PROBLEM TO SOLVE:
Could you restate every entry word for word, leaving the pictures out?

TASK DATA:
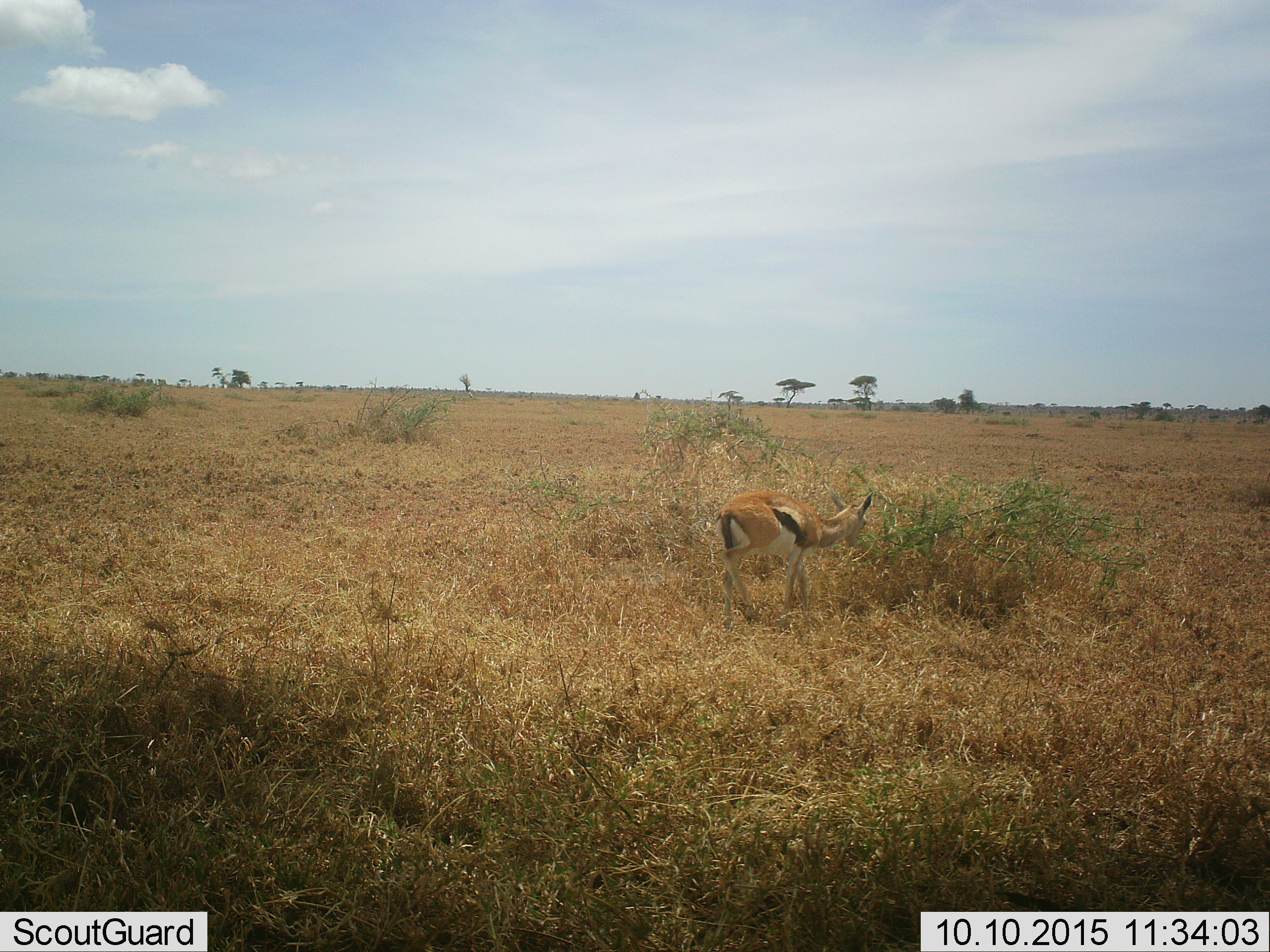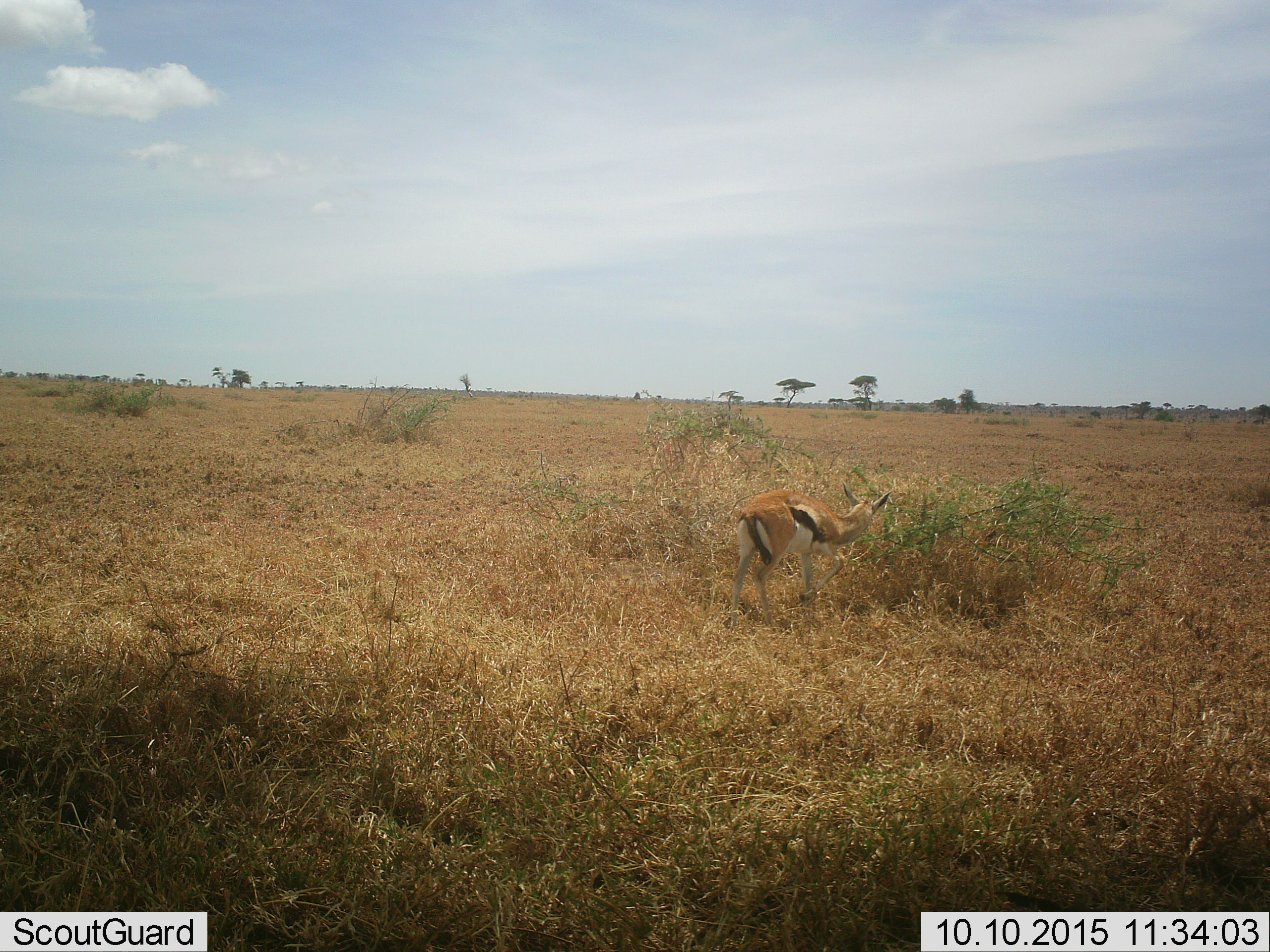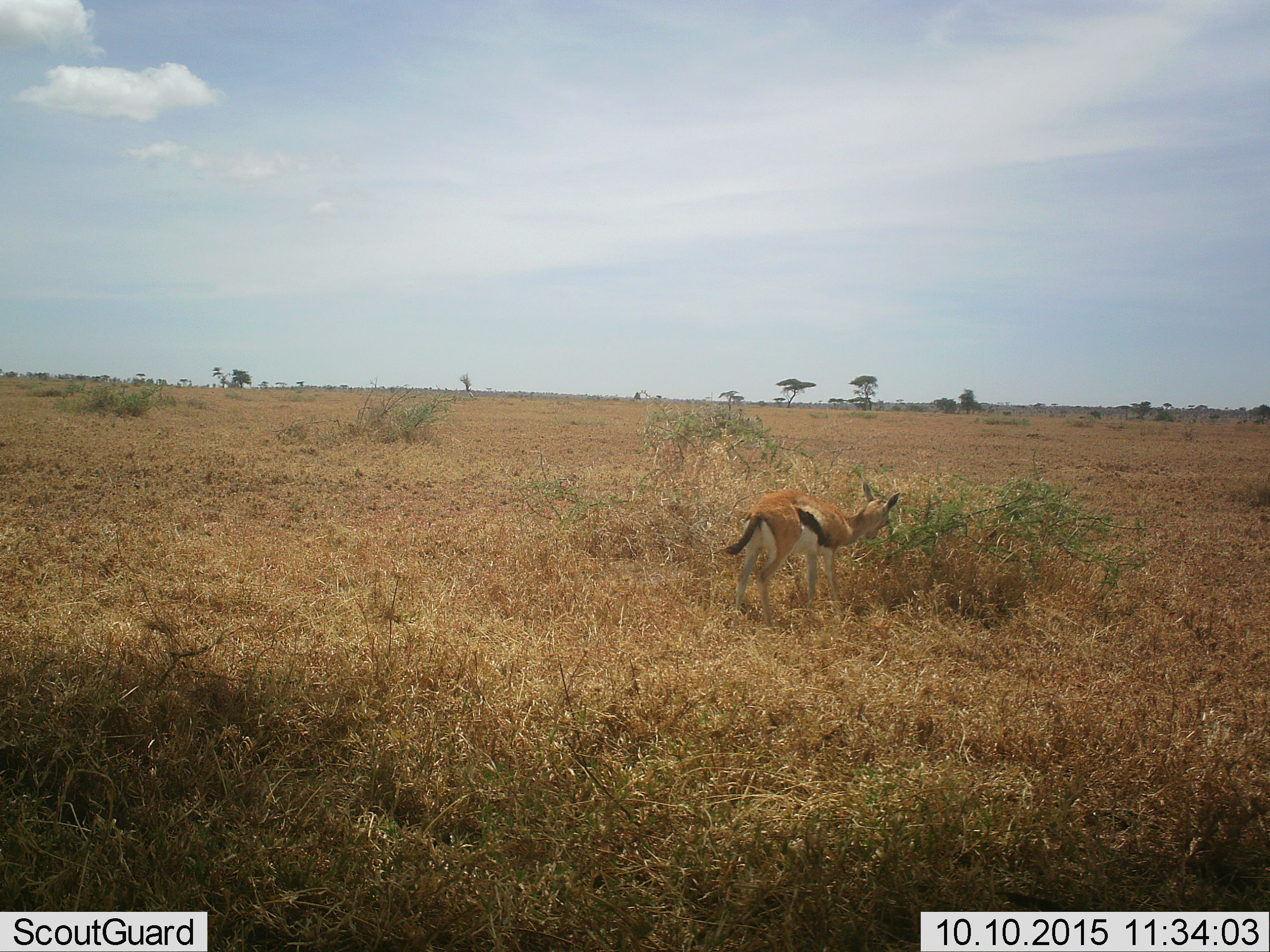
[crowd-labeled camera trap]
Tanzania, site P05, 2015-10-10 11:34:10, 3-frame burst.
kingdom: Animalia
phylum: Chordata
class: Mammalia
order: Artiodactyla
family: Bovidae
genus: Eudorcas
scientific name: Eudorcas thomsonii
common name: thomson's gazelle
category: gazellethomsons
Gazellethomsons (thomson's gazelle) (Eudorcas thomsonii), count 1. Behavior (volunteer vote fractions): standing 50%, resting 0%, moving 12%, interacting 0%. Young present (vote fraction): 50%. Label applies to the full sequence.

EXERCISE SOLUTION:
[crowd-labeled camera trap]
Tanzania, site P05, 2015-10-10 11:34:10, 3-frame burst.
kingdom: Animalia
phylum: Chordata
class: Mammalia
order: Artiodactyla
family: Bovidae
genus: Eudorcas
scientific name: Eudorcas thomsonii
common name: thomson's gazelle
category: gazellethomsons
Gazellethomsons (thomson's gazelle) (Eudorcas thomsonii), count 1. Behavior (volunteer vote fractions): standing 50%, resting 0%, moving 12%, interacting 0%. Young present (vote fraction): 50%. Label applies to the full sequence.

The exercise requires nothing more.